Model of how septin ring compartmentalization aids T-cell circumnavigation in extracellular matrices

In order to efficiently migrate through complex environments, T cells adopt a variety of migration modes including amoeboid and mesenchymal motions. Their ability to push the nucleus through narrow passages is critical for their migration through the extracellular matrix. Zhovmer et al. recently discovered that T cells in collagen matrices move with the aid of septin rings, which form around the nucleus at locations where extracellular matrix obstacles create high negative cell curvature. The resulting septin/F-actin rings subdivide the volume of the cell into separate compartments, with potentially different microenvironments.
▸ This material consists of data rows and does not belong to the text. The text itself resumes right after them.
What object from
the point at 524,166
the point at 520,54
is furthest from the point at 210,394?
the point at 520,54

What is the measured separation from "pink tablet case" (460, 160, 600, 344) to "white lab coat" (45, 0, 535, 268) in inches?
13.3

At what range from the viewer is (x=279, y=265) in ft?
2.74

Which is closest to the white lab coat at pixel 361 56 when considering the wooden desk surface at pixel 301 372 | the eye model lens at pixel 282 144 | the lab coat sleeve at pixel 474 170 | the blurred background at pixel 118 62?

We developed a 2D computational model to test how such compartmentalization aids cell motility. In the model, beads representing the plasma membrane and nucleus move according to forces of bending rigidity, tension, contraction, fluctuating protrusions, and excluded volume interactions from encountered obstacles. Cell and nuclear volume conservation are implemented as area conservation forces. A weak nuclear centering force is implemented to represent cytoskeleton- and organelle-mediated nuclear centering. We assume that septin ring formation leads to compartment boundaries at sites where obstacles enforce proximity between the cell membrane and nucleus. We show that formation of these boundaries leads to a nuclear piston mechanism that enhances motility at high obstacle density.